# Problem description
Write out exactly the lines between the line containing "In the set the" and the end of the records, counting both ends, and leave out all pictures.

(Extracted records)

***

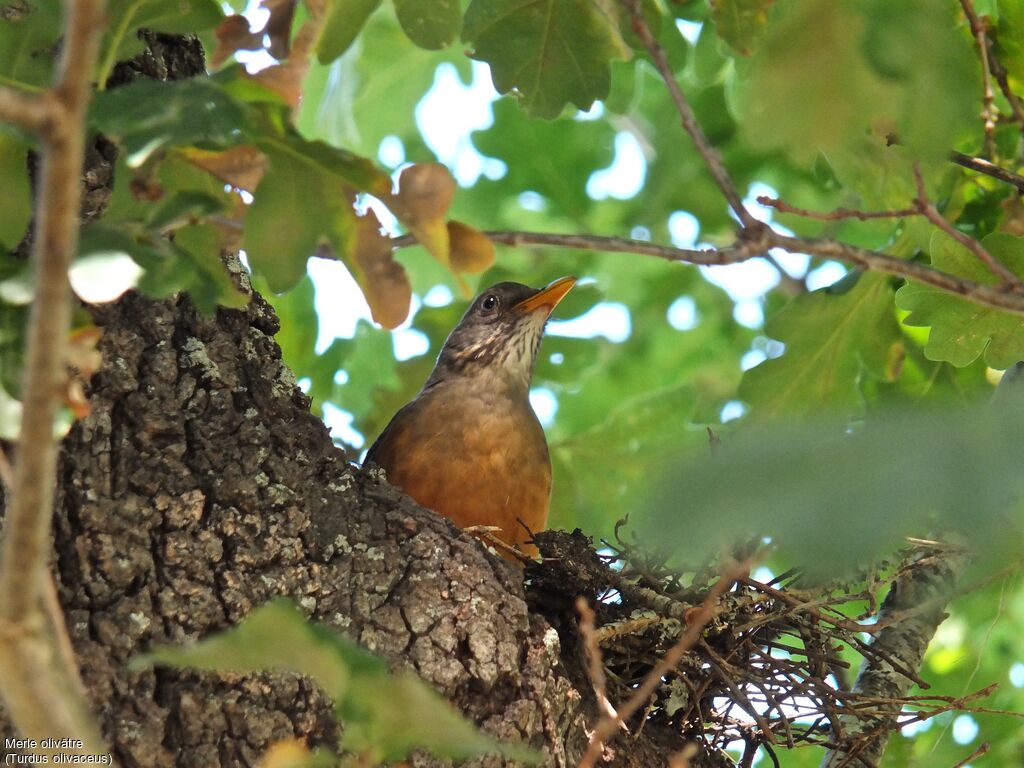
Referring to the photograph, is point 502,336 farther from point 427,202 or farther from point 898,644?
point 427,202

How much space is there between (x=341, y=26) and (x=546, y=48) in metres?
0.78

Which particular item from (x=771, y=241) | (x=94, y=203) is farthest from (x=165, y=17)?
(x=771, y=241)

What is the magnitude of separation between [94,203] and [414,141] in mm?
5018

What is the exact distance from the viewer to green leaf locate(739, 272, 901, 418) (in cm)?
498

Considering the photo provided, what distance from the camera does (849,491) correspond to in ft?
4.27

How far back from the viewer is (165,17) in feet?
9.61

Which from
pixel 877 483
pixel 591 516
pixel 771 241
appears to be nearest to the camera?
pixel 877 483

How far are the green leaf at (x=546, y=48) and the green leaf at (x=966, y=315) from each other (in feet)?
3.84

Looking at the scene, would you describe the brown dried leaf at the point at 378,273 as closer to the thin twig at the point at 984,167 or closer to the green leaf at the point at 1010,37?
the thin twig at the point at 984,167

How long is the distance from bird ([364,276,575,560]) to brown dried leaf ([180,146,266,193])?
170 cm

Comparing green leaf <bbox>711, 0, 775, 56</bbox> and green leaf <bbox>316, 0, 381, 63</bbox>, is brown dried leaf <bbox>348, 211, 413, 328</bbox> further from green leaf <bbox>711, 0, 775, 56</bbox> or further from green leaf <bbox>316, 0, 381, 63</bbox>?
green leaf <bbox>711, 0, 775, 56</bbox>

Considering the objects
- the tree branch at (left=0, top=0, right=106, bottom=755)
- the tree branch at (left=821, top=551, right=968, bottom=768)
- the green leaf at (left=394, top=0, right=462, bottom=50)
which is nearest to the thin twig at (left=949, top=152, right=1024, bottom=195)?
the tree branch at (left=821, top=551, right=968, bottom=768)

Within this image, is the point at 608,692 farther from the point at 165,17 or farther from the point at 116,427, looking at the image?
the point at 165,17

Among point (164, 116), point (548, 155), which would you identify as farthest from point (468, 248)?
point (548, 155)
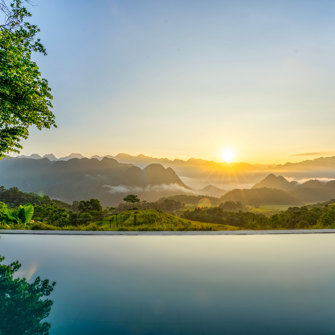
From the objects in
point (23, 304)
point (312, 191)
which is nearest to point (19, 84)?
point (23, 304)

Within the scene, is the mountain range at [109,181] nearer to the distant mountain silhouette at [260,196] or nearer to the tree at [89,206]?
the distant mountain silhouette at [260,196]

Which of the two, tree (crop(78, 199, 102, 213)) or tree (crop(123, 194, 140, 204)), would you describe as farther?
tree (crop(123, 194, 140, 204))

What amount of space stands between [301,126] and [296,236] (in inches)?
356

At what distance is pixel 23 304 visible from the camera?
13.9 ft

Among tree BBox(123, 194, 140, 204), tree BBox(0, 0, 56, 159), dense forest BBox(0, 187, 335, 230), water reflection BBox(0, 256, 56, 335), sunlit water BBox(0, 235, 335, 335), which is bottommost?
sunlit water BBox(0, 235, 335, 335)

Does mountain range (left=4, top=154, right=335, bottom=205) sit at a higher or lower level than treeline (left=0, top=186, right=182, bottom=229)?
higher

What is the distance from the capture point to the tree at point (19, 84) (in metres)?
7.66

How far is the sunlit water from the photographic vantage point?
3.67 metres

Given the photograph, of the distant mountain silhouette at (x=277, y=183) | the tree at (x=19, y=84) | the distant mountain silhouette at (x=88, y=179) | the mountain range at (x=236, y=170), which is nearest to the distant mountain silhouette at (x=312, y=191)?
the distant mountain silhouette at (x=277, y=183)

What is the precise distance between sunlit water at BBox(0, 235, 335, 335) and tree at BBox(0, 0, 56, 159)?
166 inches

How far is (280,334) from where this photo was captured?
3379 millimetres

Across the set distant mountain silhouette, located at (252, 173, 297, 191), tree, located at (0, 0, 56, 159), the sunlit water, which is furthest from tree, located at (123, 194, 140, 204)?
distant mountain silhouette, located at (252, 173, 297, 191)

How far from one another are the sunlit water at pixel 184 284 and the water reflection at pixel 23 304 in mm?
175

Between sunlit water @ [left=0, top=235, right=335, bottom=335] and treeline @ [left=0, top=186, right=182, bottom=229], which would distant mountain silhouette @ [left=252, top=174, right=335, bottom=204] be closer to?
treeline @ [left=0, top=186, right=182, bottom=229]
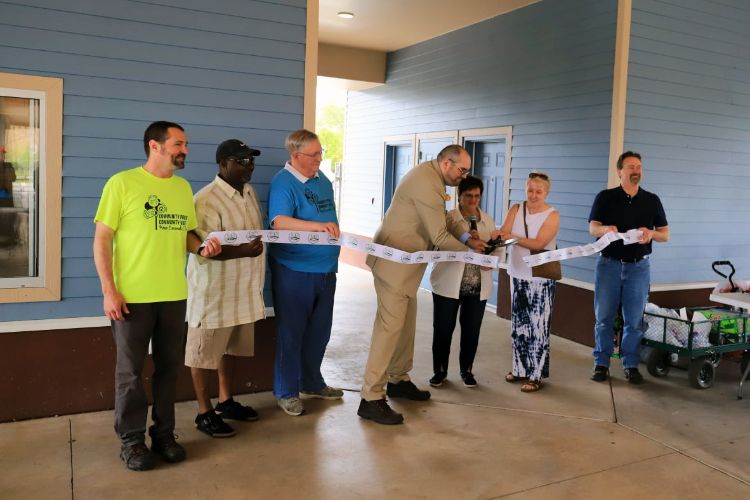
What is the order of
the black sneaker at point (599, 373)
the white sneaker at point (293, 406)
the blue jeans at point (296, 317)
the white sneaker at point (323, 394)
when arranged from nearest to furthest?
1. the blue jeans at point (296, 317)
2. the white sneaker at point (293, 406)
3. the white sneaker at point (323, 394)
4. the black sneaker at point (599, 373)

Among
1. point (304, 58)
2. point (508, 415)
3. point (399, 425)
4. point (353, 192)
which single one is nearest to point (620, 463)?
point (508, 415)

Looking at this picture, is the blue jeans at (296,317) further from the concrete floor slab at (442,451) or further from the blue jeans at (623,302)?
the blue jeans at (623,302)

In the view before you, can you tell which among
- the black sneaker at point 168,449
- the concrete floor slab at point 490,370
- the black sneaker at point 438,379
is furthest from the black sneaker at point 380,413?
the black sneaker at point 168,449

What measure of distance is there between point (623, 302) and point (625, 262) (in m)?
0.33

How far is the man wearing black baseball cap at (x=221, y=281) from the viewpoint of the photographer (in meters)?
3.58

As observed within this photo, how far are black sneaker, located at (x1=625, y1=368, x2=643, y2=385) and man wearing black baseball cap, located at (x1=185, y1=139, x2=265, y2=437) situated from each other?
298cm

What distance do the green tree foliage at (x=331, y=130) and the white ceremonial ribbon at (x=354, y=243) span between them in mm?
25659

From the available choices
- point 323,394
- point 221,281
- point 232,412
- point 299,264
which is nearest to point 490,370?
point 323,394

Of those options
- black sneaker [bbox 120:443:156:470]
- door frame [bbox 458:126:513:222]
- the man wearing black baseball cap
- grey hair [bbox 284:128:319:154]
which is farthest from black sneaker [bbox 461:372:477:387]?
door frame [bbox 458:126:513:222]

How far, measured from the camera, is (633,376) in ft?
16.3

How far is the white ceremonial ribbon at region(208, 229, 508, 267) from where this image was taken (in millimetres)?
3574

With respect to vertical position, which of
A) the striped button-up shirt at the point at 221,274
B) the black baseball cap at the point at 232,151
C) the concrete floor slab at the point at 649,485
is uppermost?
the black baseball cap at the point at 232,151

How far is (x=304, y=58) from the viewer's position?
4.38 meters

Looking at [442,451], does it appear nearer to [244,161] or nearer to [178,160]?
[244,161]
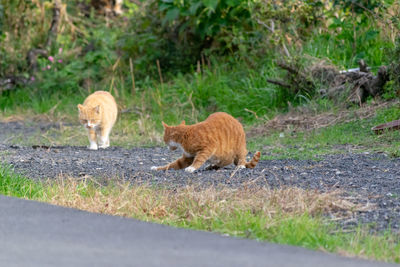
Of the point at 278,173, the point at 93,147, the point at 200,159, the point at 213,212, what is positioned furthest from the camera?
the point at 93,147

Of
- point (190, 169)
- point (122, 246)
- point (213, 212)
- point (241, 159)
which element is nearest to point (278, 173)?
point (241, 159)

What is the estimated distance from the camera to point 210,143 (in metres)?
6.45

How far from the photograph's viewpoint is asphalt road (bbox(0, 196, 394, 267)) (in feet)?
11.6

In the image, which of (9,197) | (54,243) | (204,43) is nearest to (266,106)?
(204,43)

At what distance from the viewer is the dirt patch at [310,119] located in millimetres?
9266

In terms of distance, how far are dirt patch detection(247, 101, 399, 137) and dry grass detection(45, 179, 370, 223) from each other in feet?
14.0

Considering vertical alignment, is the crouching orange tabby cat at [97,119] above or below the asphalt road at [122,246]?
below

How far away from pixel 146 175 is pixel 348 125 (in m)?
3.79

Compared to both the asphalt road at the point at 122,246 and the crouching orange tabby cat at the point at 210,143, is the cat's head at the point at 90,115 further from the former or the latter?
the asphalt road at the point at 122,246

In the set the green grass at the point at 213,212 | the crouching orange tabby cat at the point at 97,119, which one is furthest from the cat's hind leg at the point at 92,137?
the green grass at the point at 213,212

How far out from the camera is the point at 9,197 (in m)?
5.25

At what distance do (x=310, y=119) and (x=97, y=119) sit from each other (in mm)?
3043

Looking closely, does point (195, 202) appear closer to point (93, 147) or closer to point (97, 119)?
point (93, 147)

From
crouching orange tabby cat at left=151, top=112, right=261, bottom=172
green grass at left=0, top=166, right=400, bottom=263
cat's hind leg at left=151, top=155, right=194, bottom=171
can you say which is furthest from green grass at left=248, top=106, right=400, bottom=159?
green grass at left=0, top=166, right=400, bottom=263
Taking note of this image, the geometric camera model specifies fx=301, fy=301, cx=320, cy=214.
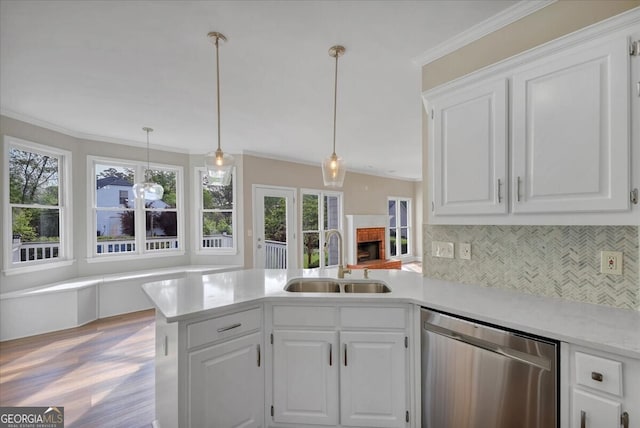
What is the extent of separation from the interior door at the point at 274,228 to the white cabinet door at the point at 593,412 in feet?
16.3

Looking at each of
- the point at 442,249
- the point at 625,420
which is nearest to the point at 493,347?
the point at 625,420

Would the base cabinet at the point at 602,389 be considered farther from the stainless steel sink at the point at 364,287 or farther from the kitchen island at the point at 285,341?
the stainless steel sink at the point at 364,287

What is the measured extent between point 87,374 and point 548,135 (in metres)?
3.88

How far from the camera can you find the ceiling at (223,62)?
1.85m

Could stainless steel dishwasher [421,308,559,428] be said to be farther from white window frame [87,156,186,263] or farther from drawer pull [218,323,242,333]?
white window frame [87,156,186,263]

***

# Response to the task
In the set the green grass at the point at 213,212 | the crouching orange tabby cat at the point at 97,119, which one is furthest from the cat's hind leg at the point at 92,137?
the green grass at the point at 213,212

How far out from the camera is the point at 9,197 (in m)?
5.25

At what distance do (x=310, y=119) and (x=97, y=119) sit from each other (in mm)?
3043

Looking closely, does point (195, 202) appear closer to point (93, 147) or closer to point (97, 119)?
point (93, 147)

From
crouching orange tabby cat at left=151, top=112, right=261, bottom=172
green grass at left=0, top=166, right=400, bottom=263
cat's hind leg at left=151, top=155, right=194, bottom=171
can you say which is furthest from green grass at left=248, top=106, right=400, bottom=159?
green grass at left=0, top=166, right=400, bottom=263
Taking note of this image, the geometric camera model specifies fx=301, fy=301, cx=320, cy=214.
What is the extent of separation from the interior door at the point at 274,228 to the white cabinet door at the point at 593,412 in feet?
16.3

Looking at each of
- the point at 442,249
- the point at 625,420
which is nearest to the point at 493,347?
the point at 625,420

Would the base cabinet at the point at 602,389 be considered farther from the stainless steel sink at the point at 364,287 or farther from the kitchen island at the point at 285,341?
the stainless steel sink at the point at 364,287

What is the measured extent between point 87,374 and point 548,135 (in metres)?
3.88

How far from the camera can you find the ceiling at (223,62)?
1.85m

Could stainless steel dishwasher [421,308,559,428] be said to be farther from white window frame [87,156,186,263] or farther from drawer pull [218,323,242,333]?
white window frame [87,156,186,263]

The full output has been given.